ماَ قاَدَكَ شىءٌ مثل الوَهْمِ
“Tiada sesuatu yang dapat menuntunmu (pada kehinaan) seperti angan-angan kosong (wahm).“
Kalam hikmah Syekh Ibnu Athaillah kali ini berkaitan erat dengan kalam hikmah sebelumnya. Bila sebelumnya beliau detail menjelaskan sifat serakah. Sifat yang menjerat seseorang pada kehinaan dan kerendahan. Maka pantas kiranya beliau juga menjelaskan apa yang menyebabkan seseorang menjadi serakah.
Padahal sebagai muslim kita meyakini bahwa tidak ada yang bisa memberikan manfaat ataupun membawa pada kecelakaan melainkan Allah. Allah yang Mahakuasa atas semua yang dikehendaki-Nya. Lalu mengapa masih ada orang yang serakah pada orang lain, sedangkan Allah adalah Dzat yang Maha Luas Pemberian-Nya? Maka jawabannya tiada lain melainkan wahm.

### Terapkan Bacaan
A. Menurut teks sumber, mengapa pantas Syekh Ibnu Athaillah menjelaskan penyebab keserakahan dalam kalam hikmah ini? Jawab dalam satu sampai tiga kalimat.
B. Tolong salin ulang bagian teks sumber dengan tepat, dimulai dari "ماَ قاَدَكَ شىءٌ" dan terus sampai "seseorang menjadi serakah.".
Daftar di bawah ini tidak diperlukan sama sekali.

### Cuplikan Data
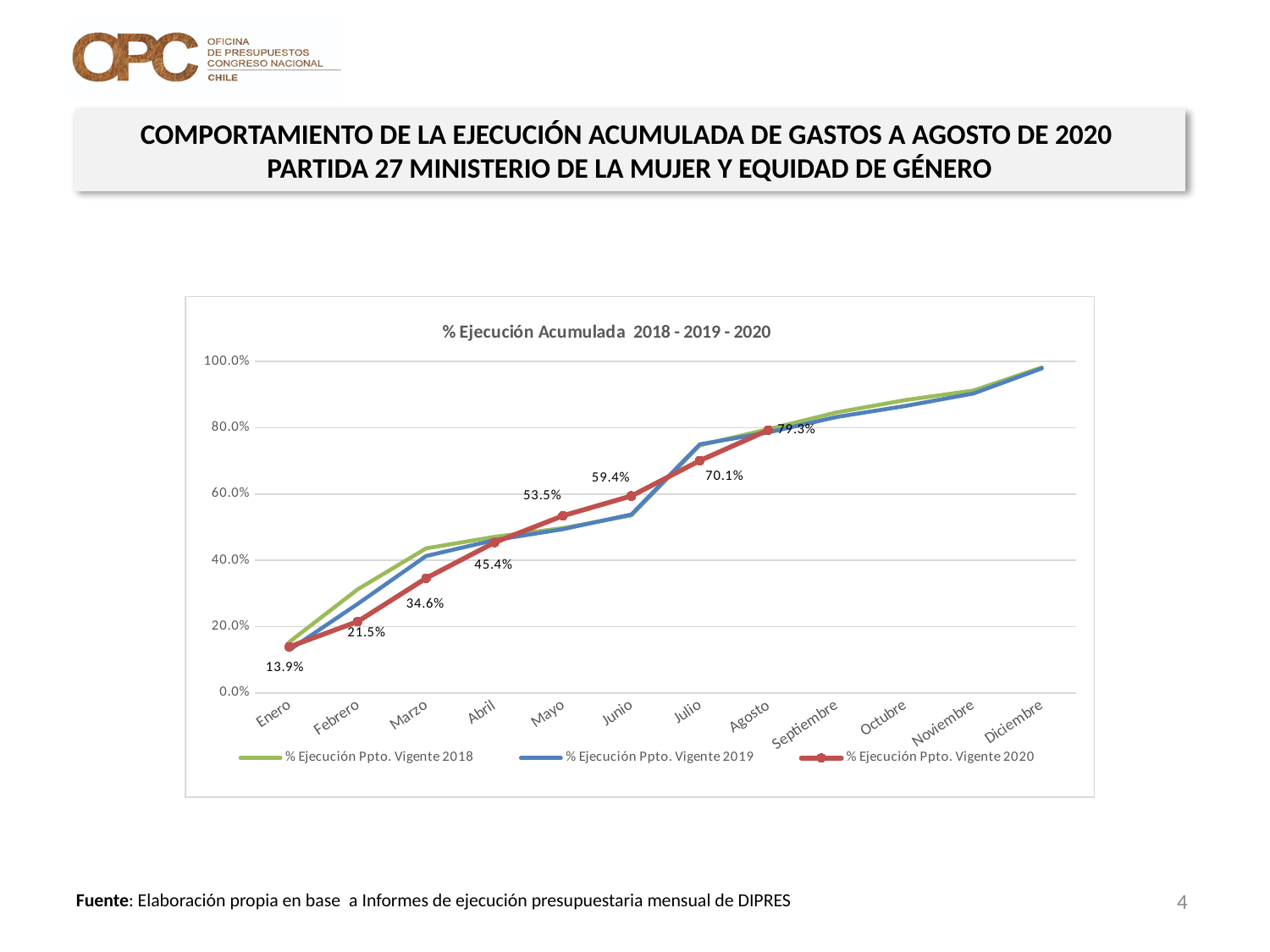
How many series does the legend list? 3 Is the value for % Ejecución Ppto. Vigente 2019 in Julio greater or less than 60.0%? greater What is the difference between the % Ejecución Ppto. Vigente 2020 values for Julio and Junio? 10.7% Which month has the lowest labelled value for % Ejecución Ppto. Vigente 2020? Enero What is the difference between the % Ejecución Ppto. Vigente 2020 values for Agosto and Enero? 65.4% How many months are shown on the x axis? 12 What is the value for % Ejecución Ppto. Vigente 2020 in Junio? 59.4% What kind of chart is shown on the slide? Line chart What is the value for % Ejecución Ppto. Vigente 2020 in Enero? 13.9% What is the value for % Ejecución Ppto. Vigente 2020 in Agosto? 79.3% What is the value for % Ejecución Ppto. Vigente 2020 in Abril? 45.4% Which month has the highest labelled value for % Ejecución Ppto. Vigente 2020? Agosto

### Pembahasan Soal
A. Pada kalam hikmah sebelumnya, beliau telah menjelaskan secara detail sifat serakah, yaitu sifat yang menjerat seseorang pada kehinaan dan kerendahan. Karena itu, wajar bila sesudahnya beliau menjelaskan apa yang menyebabkan seseorang menjadi serakah.

B.
ماَ قاَدَكَ شىءٌ مثل الوَهْمِ
“Tiada sesuatu yang dapat menuntunmu (pada kehinaan) seperti angan-angan kosong (wahm).“
Kalam hikmah Syekh Ibnu Athaillah kali ini berkaitan erat dengan kalam hikmah sebelumnya. Bila sebelumnya beliau detail menjelaskan sifat serakah. Sifat yang menjerat seseorang pada kehinaan dan kerendahan. Maka pantas kiranya beliau juga menjelaskan apa yang menyebabkan seseorang menjadi serakah.